* START Extract provided *

Additional info: Memory: 512GB (8x64GB) 3200MHz ECC RDIMMs
Driver Version 23.20.17.03-231016a-396906C-AMD-Software-Adrenalin-Edition Resizable bar is on gpu-z reports: BAR0 32768 MB BAR1 256 MB

as expected. Device manager shows no conflicts.
NUMA is setup as single node right now but I could flip on L3 as SRAT to get things onto 4 nodes if that's some suspected issue (don't know why it would be but hey). IOMMU is off.

NeedsMoar commented 9 months ago

I ran this on my other machine which has updated drivers which included amdsmi but no system python, and it apparently tried to call out to the windows python installer stand-in executable and crashed. Is this one of those py2exe type wrappers that's not bundled with all of the libs it needs?

NeedsMoar commented 9 months ago

Recently switched to python311 as system python, rather than absolutely nothing I got this:


C:\>amdsmi
Traceback (most recent call last):
  File "PyInstaller\loader\pyimod03_ctypes.py", line 53, in __init__
  File "ctypes\__init__.py", line 376, in __init__
FileNotFoundError: Could not find module 'libsmi_guest.dll' (or one of its dependencies). Try using the full path with constructor syntax.

The above exception was the direct cause of the following exception:

Traceback (most recent call last):
  File "main.py", line 25, in <module>
  File "<frozen importlib._bootstrap>", line 1178, in _find_and_load
  File "<frozen importlib._bootstrap>", line 1149, in _find_and_load_unlocked
  File "<frozen importlib._bootstrap>", line 690, in _load_unlocked
  File "PyInstaller\loader\pyimod02_importers.py", line 352, in exec_module
  File "exceptions.py", line 22, in <module>
  File "<frozen importlib._bootstrap>", line 1178, in _find_and_load
  File "<frozen importlib._bootstrap>", line 1149, in _find_and_load_unlocked
  File "<frozen importlib._bootstrap>", line 690, in _load_unlocked
  File "PyInstaller\loader\pyimod02_importers.py", line 352, in exec_module
  File "amdsmi_import\__init__.py", line 83, in <module>
  File "<frozen importlib._bootstrap>", line 1178, in _find_and_load
  File "<frozen importlib._bootstrap>", line 1149, in _find_and_load_unlocked
  File "<frozen importlib._bootstrap>", line 690, in _load_unlocked
  File "PyInstaller\loader\pyimod02_importers.py", line 352, in exec_module
  File "amdsmi_import\amdsmi_baremetal\gpuvsmi_package\amdsmi\__init__.py", line 24, in <module>
  File "<frozen importlib._bootstrap>", line 1178, in _find_and_load
  File "<frozen importlib._bootstrap>", line 1149, in _find_and_load_unlocked
  File "<frozen importlib._bootstrap>", line 690, in _load_unlocked
  File "PyInstaller\loader\pyimod02_importers.py", line 352, in exec_module
  File "amdsmi_import\amdsmi_baremetal\gpuvsmi_package\amdsmi\smi_interface.py", line 29, in <module>
  File "<frozen importlib._bootstrap>", line 1178, in _find_and_load
  File "<frozen importlib._bootstrap>", line 1149, in _find_and_load_unlocked
  File "<frozen importlib._bootstrap>", line 690, in _load_unlocked
  File "PyInstaller\loader\pyimod02_importers.py", line 352, in exec_module
  File "amdsmi_import\amdsmi_baremetal\gpuvsmi_package\amdsmi\smi_wrapper.py", line 152, in <module>
  File "PyInstaller\loader\pyimod03_ctypes.py", line 55, in __init__
pyimod03_ctypes.install.<locals>.PyInstallerImportError: Failed to load dynlib/dll 'libsmi_guest.dll'. Most likely this dynlib/dll was not found when the application was frozen.

* END Extract provided *
* START Given material *

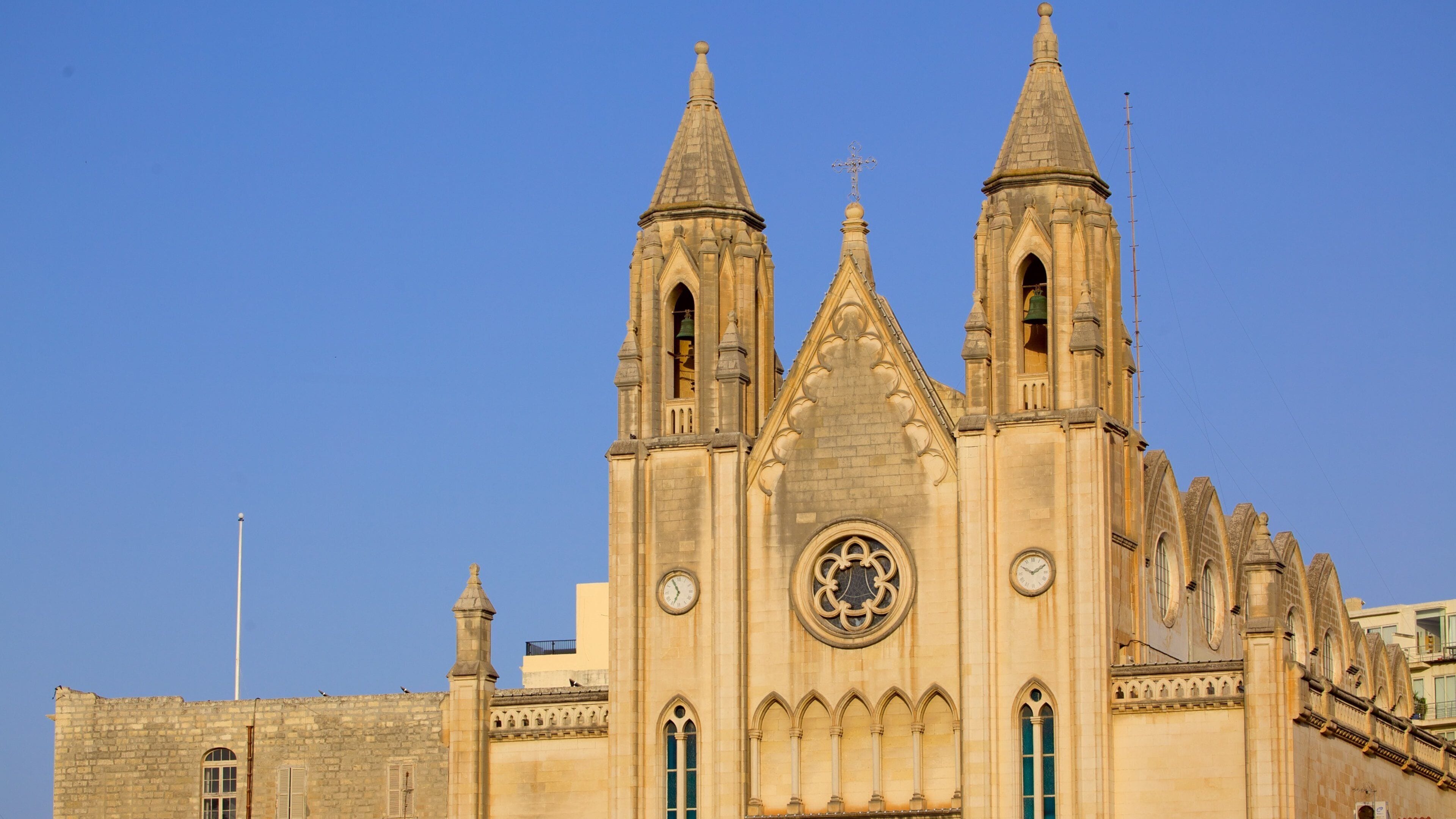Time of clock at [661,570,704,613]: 6:55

* END Given material *

» **Request 1**
Retype the part of the forum thread about the amdsmi crash from "Additional info: Memory: 512GB" to "libs it needs?".
» **Request 2**
Translate this sentence from the forum thread about the amdsmi crash into French: "Device manager shows no conflicts."

» **Exercise answer 1**
Additional info: Memory: 512GB (8x64GB) 3200MHz ECC RDIMMs
Driver Version 23.20.17.03-231016a-396906C-AMD-Software-Adrenalin-Edition Resizable bar is on gpu-z reports: BAR0 32768 MB BAR1 256 MB

as expected. Device manager shows no conflicts.
NUMA is setup as single node right now but I could flip on L3 as SRAT to get things onto 4 nodes if that's some suspected issue (don't know why it would be but hey). IOMMU is off.

NeedsMoar commented 9 months ago

I ran this on my other machine which has updated drivers which included amdsmi but no system python, and it apparently tried to call out to the windows python installer stand-in executable and crashed. Is this one of those py2exe type wrappers that's not bundled with all of the libs it needs?

» **Exercise answer 2**
Le Gestionnaire de périphériques n'indique aucun conflit.